> **選んだ抜粋**
++++++
イマワノキワ

TRPGやアニメのことをガンガン書き連ねていくコバヤシのブログ

終末トレインどこへいく?:第2話『推測、だろう、思われる』感想ツイートまとめ

 東吾野までの、無限を内包した8マイル。
 終末トレインどこへいく? 第2話を見る。

 電車と一緒に物語が動き出すまでを、かなりの圧縮率で見事に駆け抜けた第1話に対し、異様な風景と迫りくる危機を含みつつも、展開自体はやや落ち着いた感じ。
 移動する密室であり共同体でもある一両編成の中で、池袋を目指す四人組+一匹がどういうバランスなのかを、どっしり掘り下げていく回となった。
 ともすれば動きがない展開になってしまいそうな内省的なエピソードだが、車両が移動するグルーヴ感、だんだん見えてくる現状に揺れる内心、そこで暴かれていく願いや脆さが上手くお話を揺らして、退屈せずに見終わることが出来た。

 前半15分、シチュエーションコメディめいて絵代わりなく、電車が進んでいく。
++++++
> **保存された記録**
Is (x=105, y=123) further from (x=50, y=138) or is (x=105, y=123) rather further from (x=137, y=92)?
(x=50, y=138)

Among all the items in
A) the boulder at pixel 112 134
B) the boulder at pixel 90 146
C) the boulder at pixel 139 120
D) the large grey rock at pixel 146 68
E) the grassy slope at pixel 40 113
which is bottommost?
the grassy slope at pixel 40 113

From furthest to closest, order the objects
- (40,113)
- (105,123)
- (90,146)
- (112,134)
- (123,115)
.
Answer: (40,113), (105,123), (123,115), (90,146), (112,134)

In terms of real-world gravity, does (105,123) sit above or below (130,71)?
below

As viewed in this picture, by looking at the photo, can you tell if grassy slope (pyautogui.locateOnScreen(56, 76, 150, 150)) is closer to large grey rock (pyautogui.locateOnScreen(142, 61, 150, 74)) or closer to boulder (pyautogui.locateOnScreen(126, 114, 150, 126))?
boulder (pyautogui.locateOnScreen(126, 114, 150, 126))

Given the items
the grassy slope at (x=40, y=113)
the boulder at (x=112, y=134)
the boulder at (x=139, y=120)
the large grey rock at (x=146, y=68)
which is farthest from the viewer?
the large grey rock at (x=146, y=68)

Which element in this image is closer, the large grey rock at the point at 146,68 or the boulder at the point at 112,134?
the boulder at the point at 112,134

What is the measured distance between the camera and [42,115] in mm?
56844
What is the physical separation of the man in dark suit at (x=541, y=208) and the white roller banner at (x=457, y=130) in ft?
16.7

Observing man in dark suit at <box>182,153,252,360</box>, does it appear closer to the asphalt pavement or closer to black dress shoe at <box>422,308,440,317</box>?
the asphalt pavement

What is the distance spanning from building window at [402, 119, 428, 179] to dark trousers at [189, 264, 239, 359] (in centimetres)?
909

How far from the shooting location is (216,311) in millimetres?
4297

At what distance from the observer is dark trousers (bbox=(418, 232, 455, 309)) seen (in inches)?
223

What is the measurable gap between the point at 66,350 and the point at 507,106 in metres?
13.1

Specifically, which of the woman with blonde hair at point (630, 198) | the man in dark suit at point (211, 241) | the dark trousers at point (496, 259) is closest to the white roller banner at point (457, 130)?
++++++
> **出された課題**
『終末トレインどこへいく?』第2話の感想記事を、最後の文のあとから引き継いで書き進めてください。

> **課題の答え**
 焦燥を反射して制御不能になったり、不安を拡げて霧の中に迷ったりするが、状況自体は車内から余り動かず、だからこそ今後物語を進んでいくクルーがどういう存在なのか、色々見えてきて良い。
 疾走する教室、モータライズされた社会、変化に投げ込まれた我が家。
 ガンダムにおけるホワイトベース、カバネリにおける列車、リヴァイアスにおける黒のリヴァイアス
 黄色い列車は不安定な少女たちを守る繭であり、そこを拠点に世界と内面に挑む足場であり、過酷な旅に投げ出された彼女たちのホームでもある。
 その手触りを、しっかり教える第二話だ。

 旅を始めた静留が運転席に留まる限り、客席で楽観的だったり悲観的だったり、夢見がちだったり現実的だったりする仲間とは違う位置に立つことになる。
 会話は出来ても顔は見えず、内心に踏み込ませず真実を語らない、運転手とお客さんの距離。
 巻き込まれたとは言え、常識をぶっ飛ばして色んなことが起こり得る7G世界を巡る冒険に付き合う仲間たちは、静留だけに舵取りを任せるわけには行かない。
 これは電車に乗る私たちの旅であり、他の誰でもない私を見つけるための旅でもあるのだ。
 だから興奮と不安、無謀と現実が入り混じった旅の中で、段々と運転席と客席の垣根が崩れて、クルー全員が旅に関わっていく。

 会話劇的側面が濃い今回、ギャルな怜実が楽観と夢を、本の虫な晶が悲観と現実を、それぞれ担当して現状を解体していく。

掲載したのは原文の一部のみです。